Copy out the listing that follows exactly, dropping every picture.

— Start RECORDS FOR PROCESSING —

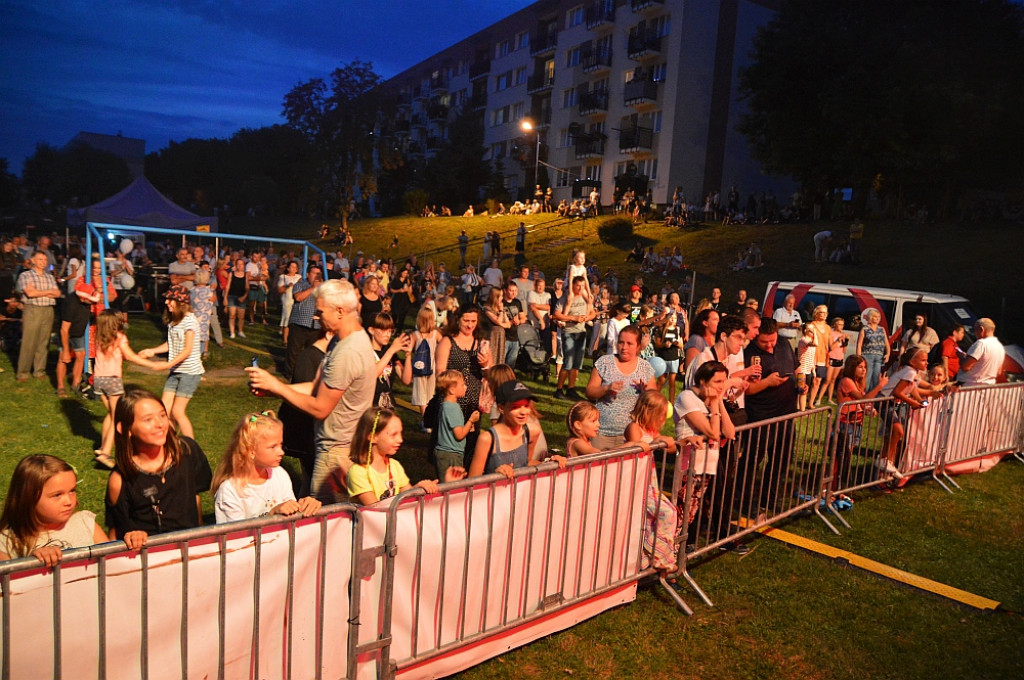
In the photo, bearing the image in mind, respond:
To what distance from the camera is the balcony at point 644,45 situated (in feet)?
130

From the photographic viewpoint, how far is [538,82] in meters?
51.8

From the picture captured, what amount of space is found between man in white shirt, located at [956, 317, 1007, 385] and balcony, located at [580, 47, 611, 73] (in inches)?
1516

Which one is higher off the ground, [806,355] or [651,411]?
[651,411]

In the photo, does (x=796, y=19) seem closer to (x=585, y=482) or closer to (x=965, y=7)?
(x=965, y=7)

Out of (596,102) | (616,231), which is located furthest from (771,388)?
(596,102)

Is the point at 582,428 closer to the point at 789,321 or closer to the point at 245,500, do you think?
the point at 245,500

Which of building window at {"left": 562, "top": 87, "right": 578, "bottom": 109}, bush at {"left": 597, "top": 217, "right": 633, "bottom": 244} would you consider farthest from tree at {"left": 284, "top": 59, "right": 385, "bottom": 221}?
bush at {"left": 597, "top": 217, "right": 633, "bottom": 244}

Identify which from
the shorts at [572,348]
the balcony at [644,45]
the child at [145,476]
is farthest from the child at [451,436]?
the balcony at [644,45]

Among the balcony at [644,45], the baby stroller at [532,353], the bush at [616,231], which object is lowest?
the baby stroller at [532,353]

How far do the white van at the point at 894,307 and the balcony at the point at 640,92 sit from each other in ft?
93.8

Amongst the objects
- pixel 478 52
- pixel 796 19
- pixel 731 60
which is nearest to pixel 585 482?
pixel 796 19

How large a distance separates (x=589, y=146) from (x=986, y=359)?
126 ft

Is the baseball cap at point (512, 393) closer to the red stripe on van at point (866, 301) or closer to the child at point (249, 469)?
the child at point (249, 469)

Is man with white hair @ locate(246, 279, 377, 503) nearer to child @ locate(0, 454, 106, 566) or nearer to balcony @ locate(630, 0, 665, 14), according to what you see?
child @ locate(0, 454, 106, 566)
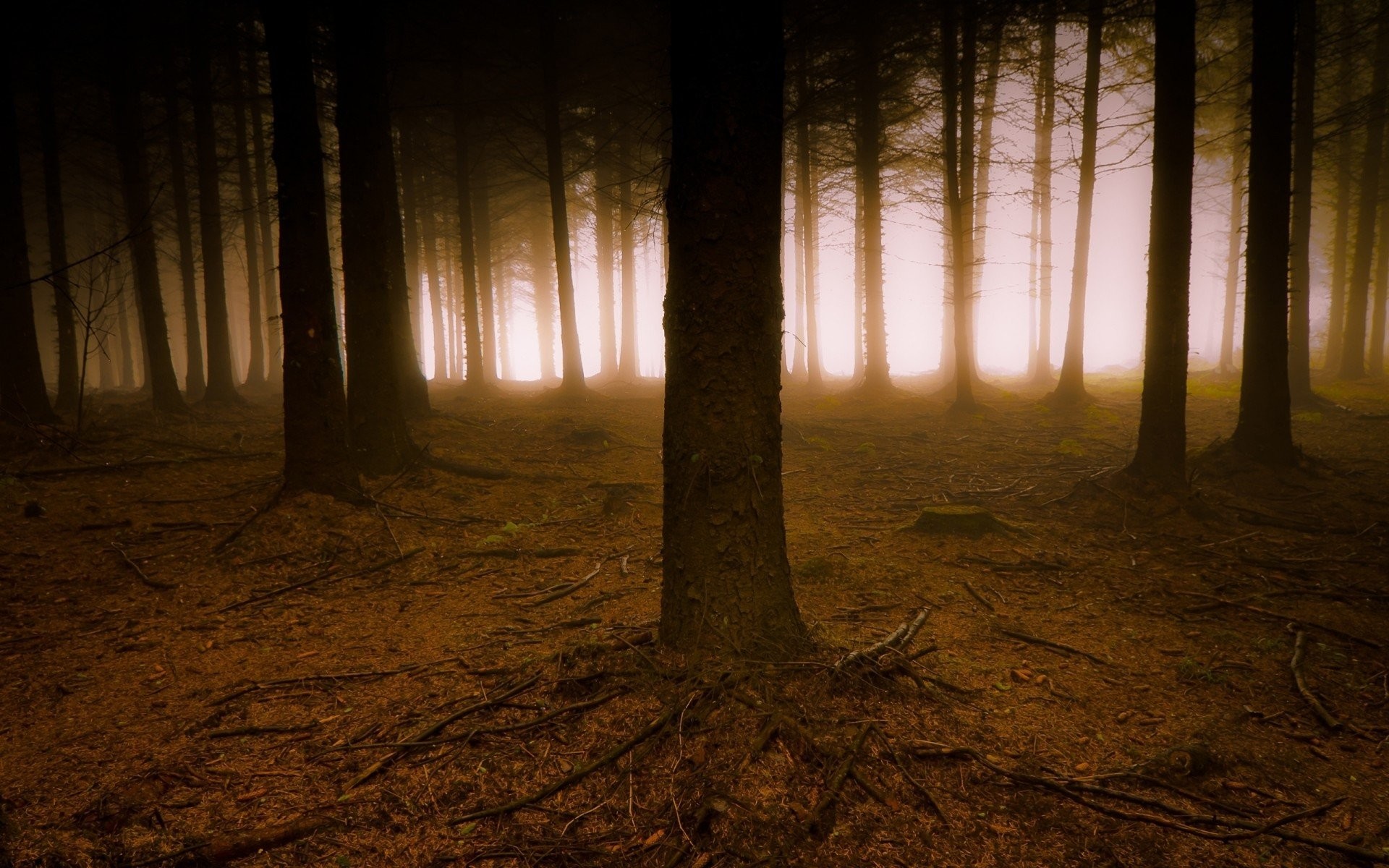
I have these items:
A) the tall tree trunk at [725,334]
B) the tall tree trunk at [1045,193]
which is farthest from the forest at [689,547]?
the tall tree trunk at [1045,193]

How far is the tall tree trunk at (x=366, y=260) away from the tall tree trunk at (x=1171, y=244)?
9.17 meters

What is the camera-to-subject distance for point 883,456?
10906 millimetres

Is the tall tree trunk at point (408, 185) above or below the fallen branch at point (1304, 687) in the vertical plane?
above

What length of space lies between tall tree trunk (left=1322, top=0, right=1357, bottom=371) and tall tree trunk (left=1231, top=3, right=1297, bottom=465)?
10.9m

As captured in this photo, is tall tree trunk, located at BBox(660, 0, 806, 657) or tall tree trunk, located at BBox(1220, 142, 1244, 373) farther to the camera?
tall tree trunk, located at BBox(1220, 142, 1244, 373)

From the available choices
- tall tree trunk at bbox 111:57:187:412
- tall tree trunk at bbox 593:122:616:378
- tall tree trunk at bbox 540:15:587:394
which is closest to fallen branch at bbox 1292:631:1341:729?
tall tree trunk at bbox 540:15:587:394

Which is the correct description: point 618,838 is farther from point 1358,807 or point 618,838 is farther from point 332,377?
point 332,377

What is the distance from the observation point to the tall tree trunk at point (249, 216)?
1576 cm

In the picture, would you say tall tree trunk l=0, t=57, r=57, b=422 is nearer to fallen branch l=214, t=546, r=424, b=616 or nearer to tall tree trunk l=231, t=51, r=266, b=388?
tall tree trunk l=231, t=51, r=266, b=388

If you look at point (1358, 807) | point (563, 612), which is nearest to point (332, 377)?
point (563, 612)

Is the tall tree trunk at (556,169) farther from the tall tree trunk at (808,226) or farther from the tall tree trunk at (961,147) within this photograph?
the tall tree trunk at (961,147)

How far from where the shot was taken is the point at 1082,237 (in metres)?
15.6

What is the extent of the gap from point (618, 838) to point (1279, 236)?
10297 millimetres

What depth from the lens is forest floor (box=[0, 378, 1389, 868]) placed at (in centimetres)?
240
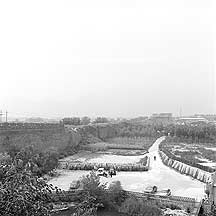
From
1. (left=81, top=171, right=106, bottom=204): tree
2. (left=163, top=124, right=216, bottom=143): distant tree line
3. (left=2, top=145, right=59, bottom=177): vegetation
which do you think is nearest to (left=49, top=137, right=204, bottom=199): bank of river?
(left=2, top=145, right=59, bottom=177): vegetation

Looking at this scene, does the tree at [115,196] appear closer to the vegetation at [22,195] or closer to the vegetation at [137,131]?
the vegetation at [22,195]

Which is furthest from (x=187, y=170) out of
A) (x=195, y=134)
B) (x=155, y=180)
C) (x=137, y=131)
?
(x=137, y=131)

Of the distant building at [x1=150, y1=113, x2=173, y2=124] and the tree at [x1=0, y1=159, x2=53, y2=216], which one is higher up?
the tree at [x1=0, y1=159, x2=53, y2=216]

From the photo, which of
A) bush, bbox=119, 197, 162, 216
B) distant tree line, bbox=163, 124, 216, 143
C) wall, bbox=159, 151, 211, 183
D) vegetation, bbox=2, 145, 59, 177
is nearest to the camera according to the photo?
bush, bbox=119, 197, 162, 216

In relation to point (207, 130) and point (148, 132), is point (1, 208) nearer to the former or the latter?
point (207, 130)

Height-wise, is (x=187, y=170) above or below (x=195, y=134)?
below

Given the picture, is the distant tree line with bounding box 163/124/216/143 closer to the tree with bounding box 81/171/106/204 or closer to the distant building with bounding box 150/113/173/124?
the tree with bounding box 81/171/106/204

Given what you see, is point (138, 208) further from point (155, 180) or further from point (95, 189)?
point (155, 180)

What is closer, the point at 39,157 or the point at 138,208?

— End RECORDS FOR PROCESSING —

**EXPECTED OUTPUT:**
In the photo, bearing the image in mind, respond:
To what distance from the camera is the balcony at point 644,45 situated (in feet)?
130

From the photographic viewpoint, how far is [538,82] in meters?
51.8

From the picture captured, what amount of space is found between man in white shirt, located at [956, 317, 1007, 385] and balcony, located at [580, 47, 611, 73] (in inches)?
1516

Which one is higher off the ground, [806,355] or [651,411]?
[651,411]

In the photo, does (x=796, y=19) seem closer to (x=585, y=482) or closer to (x=965, y=7)?
(x=965, y=7)

Out of (596,102) | (616,231), which is located furthest from (771,388)?
(596,102)

Is the point at 582,428 closer to the point at 789,321 or closer to the point at 245,500, do you think?
the point at 245,500

Which of building window at {"left": 562, "top": 87, "right": 578, "bottom": 109}, bush at {"left": 597, "top": 217, "right": 633, "bottom": 244} would you consider farthest from tree at {"left": 284, "top": 59, "right": 385, "bottom": 221}?
bush at {"left": 597, "top": 217, "right": 633, "bottom": 244}

Identify which from
the shorts at [572,348]
the balcony at [644,45]
the child at [145,476]
is farthest from the child at [451,436]?
the balcony at [644,45]

Among the balcony at [644,45], the baby stroller at [532,353], the bush at [616,231], which object is lowest?
the baby stroller at [532,353]

How far do the white van at the point at 894,307 and the balcony at the point at 640,92 sit from each other in ft?
93.8

Amongst the objects
- pixel 478 52
- pixel 796 19
- pixel 731 60
which is nearest to pixel 585 482?
pixel 796 19

How large a distance separates (x=589, y=146) from (x=986, y=359)?
126 ft

Is the baseball cap at point (512, 393) closer to the red stripe on van at point (866, 301) or closer to the child at point (249, 469)?
the child at point (249, 469)

Is man with white hair @ locate(246, 279, 377, 503) nearer to child @ locate(0, 454, 106, 566) or nearer to balcony @ locate(630, 0, 665, 14), according to what you see?
child @ locate(0, 454, 106, 566)
I have these items:
A) the tall tree trunk at [725,334]
B) the tall tree trunk at [1045,193]
which is farthest from the forest at [689,547]?
the tall tree trunk at [1045,193]

How far is the tall tree trunk at (x=366, y=260) away from the tall tree trunk at (x=1171, y=244)?
9.17 meters

What is the camera-to-subject distance for point 883,456?
10906 millimetres

Is the tall tree trunk at point (408, 185) above or below the fallen branch at point (1304, 687) in the vertical plane?
above

What length of space lies between tall tree trunk (left=1322, top=0, right=1357, bottom=371) and tall tree trunk (left=1231, top=3, right=1297, bottom=465)?
10.9m

As captured in this photo, is tall tree trunk, located at BBox(660, 0, 806, 657) or tall tree trunk, located at BBox(1220, 142, 1244, 373) farther to the camera?
tall tree trunk, located at BBox(1220, 142, 1244, 373)

From the available choices
- tall tree trunk at bbox 111:57:187:412
- tall tree trunk at bbox 593:122:616:378
- tall tree trunk at bbox 540:15:587:394
which is closest to fallen branch at bbox 1292:631:1341:729?
tall tree trunk at bbox 540:15:587:394

Which is the correct description: point 618,838 is farther from point 1358,807 or point 618,838 is farther from point 332,377?
point 332,377

What is the distance from the observation point to the tall tree trunk at point (249, 216)?
1576 cm

In the picture, would you say tall tree trunk l=0, t=57, r=57, b=422 is nearer to fallen branch l=214, t=546, r=424, b=616 or nearer to tall tree trunk l=231, t=51, r=266, b=388?
tall tree trunk l=231, t=51, r=266, b=388

If you look at point (1358, 807) | point (563, 612), which is nearest to point (332, 377)?
point (563, 612)

Is the tall tree trunk at (556,169) farther from the tall tree trunk at (808,226) or farther from the tall tree trunk at (961,147) within this photograph?
the tall tree trunk at (961,147)

How far from where the shot was taken is the point at 1082,237 (in metres)?
15.6

What is the extent of the gap from point (618, 838) to point (1279, 236)?
10297 millimetres

What depth from the lens is forest floor (box=[0, 378, 1389, 868]) placed at (in centimetres)?
240
From
1. (left=81, top=171, right=106, bottom=204): tree
2. (left=163, top=124, right=216, bottom=143): distant tree line
3. (left=2, top=145, right=59, bottom=177): vegetation
which do you think is nearest to (left=49, top=137, right=204, bottom=199): bank of river?
(left=2, top=145, right=59, bottom=177): vegetation

Looking at this scene, does the tree at [115,196] appear closer to the vegetation at [22,195] or closer to the vegetation at [137,131]?
the vegetation at [22,195]

Which is furthest from (x=187, y=170) out of
A) (x=195, y=134)
B) (x=155, y=180)
C) (x=137, y=131)
?
(x=137, y=131)

Of the distant building at [x1=150, y1=113, x2=173, y2=124] and the tree at [x1=0, y1=159, x2=53, y2=216], which one is higher up?
the tree at [x1=0, y1=159, x2=53, y2=216]

From the photo, which of
A) bush, bbox=119, 197, 162, 216
B) distant tree line, bbox=163, 124, 216, 143
C) wall, bbox=159, 151, 211, 183
D) vegetation, bbox=2, 145, 59, 177
is nearest to the camera according to the photo?
bush, bbox=119, 197, 162, 216

In relation to point (207, 130) and point (148, 132), is point (1, 208) nearer to the former or the latter?
point (207, 130)

Height-wise, is (x=187, y=170) above or below (x=195, y=134)?
below

Given the picture, is the distant tree line with bounding box 163/124/216/143 closer to the tree with bounding box 81/171/106/204 or closer to the distant building with bounding box 150/113/173/124?
the tree with bounding box 81/171/106/204

Given what you see, is point (138, 208) further from point (155, 180) or further from point (95, 189)?
point (155, 180)

What is closer, the point at 39,157 or the point at 138,208?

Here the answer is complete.